Es que sembrar la idea de una Justicia “injusta” que bloquea la acción “revolucionaria” de la presidenta frente a enquistados poderes corporativos, puede ser útil para mantener encendida la llama acrítica y la acción refleja de Unidos y Organizados, el ejército de la presidenta.
Diana Conti, una de las principales espadas del cristinismo, enfatizó días pasados en una entrevista con La Nación, la determinación de romper de cuajo con las corporaciones (aunque no precisó el alcance del ambiguo concepto) y la intransigencia de sus convicciones.
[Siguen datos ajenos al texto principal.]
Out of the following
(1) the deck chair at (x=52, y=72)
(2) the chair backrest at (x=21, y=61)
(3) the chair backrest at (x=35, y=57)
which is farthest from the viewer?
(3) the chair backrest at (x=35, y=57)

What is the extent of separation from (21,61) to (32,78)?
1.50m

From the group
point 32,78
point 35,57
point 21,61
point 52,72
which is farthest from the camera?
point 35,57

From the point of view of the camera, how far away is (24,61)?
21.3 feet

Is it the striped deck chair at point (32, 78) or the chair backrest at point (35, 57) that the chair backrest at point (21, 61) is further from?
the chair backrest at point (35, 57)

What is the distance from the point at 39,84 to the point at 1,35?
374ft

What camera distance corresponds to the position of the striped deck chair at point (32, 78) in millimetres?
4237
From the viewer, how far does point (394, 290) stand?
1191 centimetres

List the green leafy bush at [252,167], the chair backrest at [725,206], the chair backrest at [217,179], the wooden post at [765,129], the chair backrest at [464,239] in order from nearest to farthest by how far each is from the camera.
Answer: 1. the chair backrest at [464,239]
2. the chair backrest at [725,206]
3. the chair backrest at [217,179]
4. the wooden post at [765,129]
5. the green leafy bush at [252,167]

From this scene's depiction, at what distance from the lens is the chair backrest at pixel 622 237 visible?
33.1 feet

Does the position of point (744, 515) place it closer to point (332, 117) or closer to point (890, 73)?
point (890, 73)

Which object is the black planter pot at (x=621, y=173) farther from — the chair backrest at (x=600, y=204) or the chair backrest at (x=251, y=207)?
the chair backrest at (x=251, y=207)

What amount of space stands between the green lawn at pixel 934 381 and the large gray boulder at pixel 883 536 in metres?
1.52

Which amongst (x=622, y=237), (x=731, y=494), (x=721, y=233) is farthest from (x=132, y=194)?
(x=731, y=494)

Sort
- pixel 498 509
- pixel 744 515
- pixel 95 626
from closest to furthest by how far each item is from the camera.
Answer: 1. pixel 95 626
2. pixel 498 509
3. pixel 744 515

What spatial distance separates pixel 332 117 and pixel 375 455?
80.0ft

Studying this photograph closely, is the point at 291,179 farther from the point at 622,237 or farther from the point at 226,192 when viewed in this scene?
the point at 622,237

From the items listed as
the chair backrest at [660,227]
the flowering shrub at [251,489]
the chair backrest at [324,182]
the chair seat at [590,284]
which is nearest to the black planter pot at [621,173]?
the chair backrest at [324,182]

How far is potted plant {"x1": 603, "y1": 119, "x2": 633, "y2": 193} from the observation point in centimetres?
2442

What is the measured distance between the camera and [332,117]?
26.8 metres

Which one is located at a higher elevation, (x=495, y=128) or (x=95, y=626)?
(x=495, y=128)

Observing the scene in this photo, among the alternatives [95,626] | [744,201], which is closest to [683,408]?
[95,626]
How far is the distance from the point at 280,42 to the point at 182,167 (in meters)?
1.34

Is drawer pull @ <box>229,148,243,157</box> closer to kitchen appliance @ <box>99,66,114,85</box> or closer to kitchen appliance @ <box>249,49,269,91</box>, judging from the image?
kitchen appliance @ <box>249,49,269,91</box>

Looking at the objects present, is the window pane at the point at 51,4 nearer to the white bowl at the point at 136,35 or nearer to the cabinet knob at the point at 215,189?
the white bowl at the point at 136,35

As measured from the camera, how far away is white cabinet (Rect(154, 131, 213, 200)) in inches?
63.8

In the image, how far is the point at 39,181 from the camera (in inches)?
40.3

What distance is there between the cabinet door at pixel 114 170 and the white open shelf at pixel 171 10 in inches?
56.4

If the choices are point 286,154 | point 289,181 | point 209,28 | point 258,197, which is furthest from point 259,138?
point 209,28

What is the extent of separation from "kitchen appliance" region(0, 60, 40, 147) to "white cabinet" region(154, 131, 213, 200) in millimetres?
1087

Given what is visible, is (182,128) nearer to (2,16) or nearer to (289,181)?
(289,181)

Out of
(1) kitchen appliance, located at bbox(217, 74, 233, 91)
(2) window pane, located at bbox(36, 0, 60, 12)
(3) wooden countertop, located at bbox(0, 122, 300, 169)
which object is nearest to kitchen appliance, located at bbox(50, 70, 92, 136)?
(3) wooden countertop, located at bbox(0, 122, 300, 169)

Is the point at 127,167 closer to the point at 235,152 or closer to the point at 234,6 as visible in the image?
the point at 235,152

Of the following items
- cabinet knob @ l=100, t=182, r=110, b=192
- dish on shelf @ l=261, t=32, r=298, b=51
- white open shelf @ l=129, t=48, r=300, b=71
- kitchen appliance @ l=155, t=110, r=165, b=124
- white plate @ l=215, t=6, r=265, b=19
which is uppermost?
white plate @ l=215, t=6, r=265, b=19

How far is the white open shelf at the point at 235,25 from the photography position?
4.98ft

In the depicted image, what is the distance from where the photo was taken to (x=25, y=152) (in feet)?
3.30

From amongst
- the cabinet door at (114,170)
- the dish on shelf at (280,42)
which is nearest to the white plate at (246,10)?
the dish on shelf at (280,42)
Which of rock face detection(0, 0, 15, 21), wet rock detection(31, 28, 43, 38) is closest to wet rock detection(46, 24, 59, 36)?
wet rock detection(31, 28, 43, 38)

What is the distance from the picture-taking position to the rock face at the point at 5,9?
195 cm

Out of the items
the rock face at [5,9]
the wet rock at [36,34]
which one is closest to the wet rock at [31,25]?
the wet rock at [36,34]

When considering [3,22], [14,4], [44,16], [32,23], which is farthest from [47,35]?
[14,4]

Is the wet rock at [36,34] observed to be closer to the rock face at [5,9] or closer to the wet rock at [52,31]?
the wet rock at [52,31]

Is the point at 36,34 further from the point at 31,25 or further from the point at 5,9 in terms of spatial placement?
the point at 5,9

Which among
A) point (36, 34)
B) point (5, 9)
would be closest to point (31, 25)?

Estas verbalizaciones de Conti -encendida promotora de Cristina eterna- ratifican la simplificación binaria de una sociedad concebida en términos de buenos y malos, réprobos y elegidos, “nosotros y ellos”, procedimiento reductivo útil para el alineamiento político pero lesivo de la condición de persona de cada ciudadano y de los más básicos derechos humanos (de pensamiento, opinión y elección).
Esta recalcitrante y trágica concepción binaria, que presupone la irreconciabilidad de los opuestos y condena a los hombres al permanente desencuentro y a la guerra eterna, destierra el diálogo y la negociación, y desconoce los incontrastables logros de las democracias republicanas y el moderno Estado de derecho en el plano del desarrollo humano y social. De paso, contradice el discurso de Cristina Kirchner que enfatiza su declamada preocupación de gobernar para cuarenta millones de argentinos.
En esencia, la matriz de este pensamiento-sentimiento se remonta a la noche de los tiempos y se asocia con el jefe de la manada y la ley del más fuerte, situación de mando-obediencia que ha experimentado sucesivas elaboraciones a través de los milenios, que ha encontrado fuentes de justificación en el pueblo, en Dios, o en ambos, y que ha colapsado en la modernidad a causa de intelecciones más abstractas y complejas, la progresiva inclusión económica y política de amplios sectores sociales, el ensanche del horizonte del saber, la revolución de las tecnologías de la comunicación, y la continua expansión de la frontera democrática.
Esta recalcitrante y trágica concepción binaria condena a los hombres al permanente desencuentro y a la guerra eterna.